Text section:

————————

New Theories in Trade Secret Misappropriation Cases?

November 13, 2006 / By Robert Wood

The elements for misappropriation of trade secrets under Texas law are well known. A plaintiff must establish that: (a) a trade secret existed; (b) the trade secret was acquired through a breach of a confidential relationship or was discovered by improper means; (c) the defendant used the trade secret without the plaintiff’s authorization; and (d) the plaintiff suffered damages as a result.

Now, suppose a homeless man discovers in a public trash can Microsoft’s plans for its next piece of software, and then, having no use for the plans, hands them to the first man on the street he sees (who happens to work for Cisco). Let’s further assume that the homeless man is a genius, and that he immediately understood the significance of the Microsoft plans he found.

Based on these facts, has the homeless man committed the tort of misappropriation of trade secrets? Probably not, because the second prong above can’t be met.

————————

Given instruction: Please say whether each statement agrees with the trade secret article, answering yes or no and quoting the deciding words: 1. Under Texas law, a plaintiff must show that it suffered damages. 2. The homeless man found the Microsoft plans in a public trash can. 3. The homeless man kept the plans for his own use. Rely only on the trade secret article and nothing else.

Raw records:
————————

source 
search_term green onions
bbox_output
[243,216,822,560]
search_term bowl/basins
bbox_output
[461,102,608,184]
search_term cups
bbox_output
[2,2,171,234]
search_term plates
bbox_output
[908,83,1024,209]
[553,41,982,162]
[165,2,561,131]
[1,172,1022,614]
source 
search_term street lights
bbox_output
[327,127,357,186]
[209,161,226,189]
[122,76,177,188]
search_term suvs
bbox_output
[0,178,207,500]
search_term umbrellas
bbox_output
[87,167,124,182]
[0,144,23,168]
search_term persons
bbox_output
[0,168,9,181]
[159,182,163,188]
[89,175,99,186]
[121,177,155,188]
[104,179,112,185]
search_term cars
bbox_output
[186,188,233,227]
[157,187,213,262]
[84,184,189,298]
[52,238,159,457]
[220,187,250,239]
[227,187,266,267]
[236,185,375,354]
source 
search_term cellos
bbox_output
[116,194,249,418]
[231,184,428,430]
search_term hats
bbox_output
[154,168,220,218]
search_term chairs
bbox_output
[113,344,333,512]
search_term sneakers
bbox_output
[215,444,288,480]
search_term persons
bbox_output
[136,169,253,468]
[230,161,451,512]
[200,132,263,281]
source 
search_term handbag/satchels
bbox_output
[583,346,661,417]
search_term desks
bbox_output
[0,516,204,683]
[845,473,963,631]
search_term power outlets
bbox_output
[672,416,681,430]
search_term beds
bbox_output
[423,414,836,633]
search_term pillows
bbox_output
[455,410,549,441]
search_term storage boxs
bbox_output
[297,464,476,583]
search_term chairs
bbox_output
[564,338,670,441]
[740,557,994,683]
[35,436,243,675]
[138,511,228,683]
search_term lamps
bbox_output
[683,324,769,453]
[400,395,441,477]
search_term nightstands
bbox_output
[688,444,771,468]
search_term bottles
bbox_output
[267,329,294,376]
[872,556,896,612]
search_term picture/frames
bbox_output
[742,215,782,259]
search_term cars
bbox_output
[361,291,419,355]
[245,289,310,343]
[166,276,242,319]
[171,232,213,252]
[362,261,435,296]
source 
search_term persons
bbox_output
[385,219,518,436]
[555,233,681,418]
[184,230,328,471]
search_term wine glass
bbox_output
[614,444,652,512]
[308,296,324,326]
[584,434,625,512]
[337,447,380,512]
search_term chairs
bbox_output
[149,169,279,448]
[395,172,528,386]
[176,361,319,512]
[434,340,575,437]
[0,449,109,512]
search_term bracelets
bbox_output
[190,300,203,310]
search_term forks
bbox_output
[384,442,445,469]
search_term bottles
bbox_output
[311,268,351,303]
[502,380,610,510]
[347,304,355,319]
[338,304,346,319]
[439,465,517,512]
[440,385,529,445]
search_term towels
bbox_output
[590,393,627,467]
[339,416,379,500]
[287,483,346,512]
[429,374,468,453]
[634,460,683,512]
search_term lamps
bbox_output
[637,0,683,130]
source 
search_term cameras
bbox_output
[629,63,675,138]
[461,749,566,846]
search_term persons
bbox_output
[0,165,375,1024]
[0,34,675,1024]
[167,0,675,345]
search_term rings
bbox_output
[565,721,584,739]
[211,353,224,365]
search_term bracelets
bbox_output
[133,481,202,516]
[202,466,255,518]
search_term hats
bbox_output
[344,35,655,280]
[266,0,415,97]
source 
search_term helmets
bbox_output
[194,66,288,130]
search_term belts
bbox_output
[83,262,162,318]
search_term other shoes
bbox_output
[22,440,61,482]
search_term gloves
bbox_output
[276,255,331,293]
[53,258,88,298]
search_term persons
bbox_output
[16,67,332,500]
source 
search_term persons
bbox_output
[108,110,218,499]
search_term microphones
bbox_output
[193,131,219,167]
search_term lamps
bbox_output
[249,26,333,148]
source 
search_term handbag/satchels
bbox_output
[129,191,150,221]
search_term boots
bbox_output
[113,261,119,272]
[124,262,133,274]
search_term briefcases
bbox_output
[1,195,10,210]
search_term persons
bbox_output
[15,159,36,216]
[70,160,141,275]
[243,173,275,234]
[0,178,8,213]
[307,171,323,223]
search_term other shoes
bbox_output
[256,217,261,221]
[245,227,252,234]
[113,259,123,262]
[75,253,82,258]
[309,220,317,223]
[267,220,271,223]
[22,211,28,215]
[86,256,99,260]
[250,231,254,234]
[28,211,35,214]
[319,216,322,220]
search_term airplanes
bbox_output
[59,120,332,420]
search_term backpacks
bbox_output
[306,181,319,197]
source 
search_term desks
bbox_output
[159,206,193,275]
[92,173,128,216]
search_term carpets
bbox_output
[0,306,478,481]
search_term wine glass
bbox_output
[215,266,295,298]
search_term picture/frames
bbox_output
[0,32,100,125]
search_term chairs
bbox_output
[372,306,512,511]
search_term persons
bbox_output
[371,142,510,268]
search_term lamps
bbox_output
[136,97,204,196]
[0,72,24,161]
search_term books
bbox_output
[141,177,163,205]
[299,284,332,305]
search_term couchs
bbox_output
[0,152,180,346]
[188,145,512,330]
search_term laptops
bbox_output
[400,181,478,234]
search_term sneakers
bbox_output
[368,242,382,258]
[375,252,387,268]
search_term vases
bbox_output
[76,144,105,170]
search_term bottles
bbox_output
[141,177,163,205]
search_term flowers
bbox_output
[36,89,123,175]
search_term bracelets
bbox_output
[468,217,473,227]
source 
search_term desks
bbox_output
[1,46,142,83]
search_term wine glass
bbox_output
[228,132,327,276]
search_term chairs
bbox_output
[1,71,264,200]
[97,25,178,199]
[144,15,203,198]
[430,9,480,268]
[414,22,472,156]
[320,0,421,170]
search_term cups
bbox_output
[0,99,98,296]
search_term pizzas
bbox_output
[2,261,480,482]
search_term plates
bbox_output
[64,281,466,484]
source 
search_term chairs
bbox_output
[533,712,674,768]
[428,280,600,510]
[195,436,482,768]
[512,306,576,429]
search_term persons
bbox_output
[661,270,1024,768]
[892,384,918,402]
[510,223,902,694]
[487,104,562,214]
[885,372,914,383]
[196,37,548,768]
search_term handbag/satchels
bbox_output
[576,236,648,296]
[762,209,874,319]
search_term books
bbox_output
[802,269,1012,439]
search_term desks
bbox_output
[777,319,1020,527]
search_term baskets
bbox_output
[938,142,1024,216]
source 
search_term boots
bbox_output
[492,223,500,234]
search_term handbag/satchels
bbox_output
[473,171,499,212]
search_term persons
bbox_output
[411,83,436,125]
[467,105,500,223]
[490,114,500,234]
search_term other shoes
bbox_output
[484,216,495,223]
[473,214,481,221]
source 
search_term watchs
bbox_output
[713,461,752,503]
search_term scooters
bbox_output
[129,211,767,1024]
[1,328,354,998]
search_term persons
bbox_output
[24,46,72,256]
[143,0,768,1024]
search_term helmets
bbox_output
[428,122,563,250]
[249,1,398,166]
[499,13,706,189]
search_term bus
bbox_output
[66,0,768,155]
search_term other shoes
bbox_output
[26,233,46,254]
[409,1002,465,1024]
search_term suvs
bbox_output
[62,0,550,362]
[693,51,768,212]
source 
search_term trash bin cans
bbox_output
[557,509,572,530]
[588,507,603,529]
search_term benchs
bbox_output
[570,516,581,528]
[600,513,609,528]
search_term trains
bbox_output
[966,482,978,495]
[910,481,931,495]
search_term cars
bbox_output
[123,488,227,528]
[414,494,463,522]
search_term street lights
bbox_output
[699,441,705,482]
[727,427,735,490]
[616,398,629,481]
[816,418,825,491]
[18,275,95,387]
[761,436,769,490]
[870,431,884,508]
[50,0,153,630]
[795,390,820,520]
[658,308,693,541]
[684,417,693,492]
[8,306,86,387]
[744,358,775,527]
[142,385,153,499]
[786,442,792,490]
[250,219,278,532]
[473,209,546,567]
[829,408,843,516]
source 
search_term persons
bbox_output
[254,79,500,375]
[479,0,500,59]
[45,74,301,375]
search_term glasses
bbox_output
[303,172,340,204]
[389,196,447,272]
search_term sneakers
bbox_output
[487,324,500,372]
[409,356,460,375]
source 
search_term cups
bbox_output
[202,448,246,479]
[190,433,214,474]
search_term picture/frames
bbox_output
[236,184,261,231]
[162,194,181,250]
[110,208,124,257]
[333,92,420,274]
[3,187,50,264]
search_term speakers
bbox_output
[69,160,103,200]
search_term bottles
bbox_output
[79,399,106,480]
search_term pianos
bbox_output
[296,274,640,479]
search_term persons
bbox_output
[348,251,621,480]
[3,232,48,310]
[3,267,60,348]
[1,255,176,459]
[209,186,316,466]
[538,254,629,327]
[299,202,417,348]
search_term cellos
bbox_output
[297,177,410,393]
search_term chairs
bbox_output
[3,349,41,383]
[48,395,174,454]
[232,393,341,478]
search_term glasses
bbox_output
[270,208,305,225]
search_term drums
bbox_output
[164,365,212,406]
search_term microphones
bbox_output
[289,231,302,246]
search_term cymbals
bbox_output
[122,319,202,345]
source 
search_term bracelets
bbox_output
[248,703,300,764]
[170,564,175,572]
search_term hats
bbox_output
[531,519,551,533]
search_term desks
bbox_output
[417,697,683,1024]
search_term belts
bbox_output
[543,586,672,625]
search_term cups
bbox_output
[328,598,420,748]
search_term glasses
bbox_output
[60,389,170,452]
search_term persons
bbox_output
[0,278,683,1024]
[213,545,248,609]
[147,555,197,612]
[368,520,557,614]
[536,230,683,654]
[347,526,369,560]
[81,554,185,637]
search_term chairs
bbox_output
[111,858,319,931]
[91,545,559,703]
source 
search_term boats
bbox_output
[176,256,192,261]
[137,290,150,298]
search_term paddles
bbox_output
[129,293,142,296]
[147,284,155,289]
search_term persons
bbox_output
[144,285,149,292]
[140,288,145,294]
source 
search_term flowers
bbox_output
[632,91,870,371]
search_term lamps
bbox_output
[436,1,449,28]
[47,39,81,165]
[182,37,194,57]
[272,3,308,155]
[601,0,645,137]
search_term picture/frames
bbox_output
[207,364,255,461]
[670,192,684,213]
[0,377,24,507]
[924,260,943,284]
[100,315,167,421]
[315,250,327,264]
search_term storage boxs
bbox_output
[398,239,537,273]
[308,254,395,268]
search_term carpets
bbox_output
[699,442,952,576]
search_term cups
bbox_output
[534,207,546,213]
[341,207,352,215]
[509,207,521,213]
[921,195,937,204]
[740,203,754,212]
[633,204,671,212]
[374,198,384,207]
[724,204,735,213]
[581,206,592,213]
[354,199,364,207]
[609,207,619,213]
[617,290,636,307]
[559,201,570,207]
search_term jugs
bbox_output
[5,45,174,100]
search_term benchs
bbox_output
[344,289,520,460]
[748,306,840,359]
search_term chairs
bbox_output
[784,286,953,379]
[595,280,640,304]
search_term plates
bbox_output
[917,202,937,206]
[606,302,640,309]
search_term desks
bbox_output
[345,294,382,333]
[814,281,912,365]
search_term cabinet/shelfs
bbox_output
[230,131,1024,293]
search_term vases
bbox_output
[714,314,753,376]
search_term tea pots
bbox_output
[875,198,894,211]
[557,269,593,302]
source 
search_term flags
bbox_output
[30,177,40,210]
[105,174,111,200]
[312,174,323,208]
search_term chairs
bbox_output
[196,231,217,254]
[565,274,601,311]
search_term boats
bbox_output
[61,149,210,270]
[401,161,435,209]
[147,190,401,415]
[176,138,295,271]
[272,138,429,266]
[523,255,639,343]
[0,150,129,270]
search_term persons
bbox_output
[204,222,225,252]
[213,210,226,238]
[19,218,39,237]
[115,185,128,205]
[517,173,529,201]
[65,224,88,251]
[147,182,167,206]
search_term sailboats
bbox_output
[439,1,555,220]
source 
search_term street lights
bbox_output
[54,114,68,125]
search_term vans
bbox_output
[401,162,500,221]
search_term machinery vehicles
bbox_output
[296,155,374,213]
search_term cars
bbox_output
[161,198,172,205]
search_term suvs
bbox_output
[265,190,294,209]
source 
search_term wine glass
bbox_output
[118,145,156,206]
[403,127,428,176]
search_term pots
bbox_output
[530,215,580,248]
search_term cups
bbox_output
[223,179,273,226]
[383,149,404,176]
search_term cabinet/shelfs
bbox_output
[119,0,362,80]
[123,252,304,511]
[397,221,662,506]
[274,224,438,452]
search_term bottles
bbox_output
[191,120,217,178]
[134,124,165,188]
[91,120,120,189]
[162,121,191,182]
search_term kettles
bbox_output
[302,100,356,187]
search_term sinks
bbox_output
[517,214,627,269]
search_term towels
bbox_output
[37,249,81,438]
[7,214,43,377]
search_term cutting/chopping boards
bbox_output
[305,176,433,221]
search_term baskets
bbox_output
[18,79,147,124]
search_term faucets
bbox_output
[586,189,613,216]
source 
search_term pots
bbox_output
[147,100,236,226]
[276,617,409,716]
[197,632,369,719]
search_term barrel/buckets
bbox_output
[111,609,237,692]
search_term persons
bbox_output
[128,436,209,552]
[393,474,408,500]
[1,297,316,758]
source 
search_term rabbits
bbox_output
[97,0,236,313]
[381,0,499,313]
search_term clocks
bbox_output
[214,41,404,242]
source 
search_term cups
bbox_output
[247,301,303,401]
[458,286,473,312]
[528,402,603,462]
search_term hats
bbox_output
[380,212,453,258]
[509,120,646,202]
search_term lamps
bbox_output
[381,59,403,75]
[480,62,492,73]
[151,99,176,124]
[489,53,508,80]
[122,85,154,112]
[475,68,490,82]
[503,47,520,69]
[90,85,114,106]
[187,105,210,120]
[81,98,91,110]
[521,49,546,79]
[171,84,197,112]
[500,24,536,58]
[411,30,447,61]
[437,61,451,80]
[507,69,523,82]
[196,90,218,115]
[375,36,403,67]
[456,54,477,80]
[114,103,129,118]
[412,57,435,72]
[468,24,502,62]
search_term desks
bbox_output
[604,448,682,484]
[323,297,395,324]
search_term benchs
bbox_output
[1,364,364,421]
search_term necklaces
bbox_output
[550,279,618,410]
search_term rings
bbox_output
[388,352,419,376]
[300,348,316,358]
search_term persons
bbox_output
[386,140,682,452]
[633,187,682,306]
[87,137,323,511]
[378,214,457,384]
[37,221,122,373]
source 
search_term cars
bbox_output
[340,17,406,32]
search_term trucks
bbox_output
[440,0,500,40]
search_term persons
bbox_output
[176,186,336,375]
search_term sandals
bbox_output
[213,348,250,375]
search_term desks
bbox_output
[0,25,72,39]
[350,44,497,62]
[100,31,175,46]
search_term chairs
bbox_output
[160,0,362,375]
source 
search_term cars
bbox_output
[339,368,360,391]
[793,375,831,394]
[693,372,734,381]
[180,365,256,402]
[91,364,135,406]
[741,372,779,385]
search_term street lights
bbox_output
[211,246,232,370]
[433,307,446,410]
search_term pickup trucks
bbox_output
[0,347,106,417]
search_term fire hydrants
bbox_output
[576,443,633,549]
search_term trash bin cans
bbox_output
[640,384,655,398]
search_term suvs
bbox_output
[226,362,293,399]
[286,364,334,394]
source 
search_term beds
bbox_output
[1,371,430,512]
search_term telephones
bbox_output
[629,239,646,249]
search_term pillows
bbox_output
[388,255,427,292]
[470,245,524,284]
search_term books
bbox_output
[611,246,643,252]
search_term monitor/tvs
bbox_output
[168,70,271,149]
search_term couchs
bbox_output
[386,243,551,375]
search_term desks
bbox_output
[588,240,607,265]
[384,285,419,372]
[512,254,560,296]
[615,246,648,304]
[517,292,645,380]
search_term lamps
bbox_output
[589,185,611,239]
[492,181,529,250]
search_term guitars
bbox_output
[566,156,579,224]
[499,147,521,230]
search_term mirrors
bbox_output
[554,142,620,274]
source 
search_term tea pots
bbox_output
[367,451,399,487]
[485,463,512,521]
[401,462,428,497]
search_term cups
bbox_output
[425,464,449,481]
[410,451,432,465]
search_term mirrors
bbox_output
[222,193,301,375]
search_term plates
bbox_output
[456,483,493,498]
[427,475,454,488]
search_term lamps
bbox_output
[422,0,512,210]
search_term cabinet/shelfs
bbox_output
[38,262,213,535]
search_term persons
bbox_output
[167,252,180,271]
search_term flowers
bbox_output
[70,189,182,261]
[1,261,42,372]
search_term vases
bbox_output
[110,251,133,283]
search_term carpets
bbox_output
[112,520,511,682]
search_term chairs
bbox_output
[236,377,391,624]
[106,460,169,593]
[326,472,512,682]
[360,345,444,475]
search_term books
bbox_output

————————

Answer to the problem:
1. Yes: "(d) the plaintiff suffered damages as a result."
2. Yes: "discovers in a public trash can Microsoft’s plans for its next piece of software"
3. No: "having no use for the plans, hands them to the first man on the street he sees"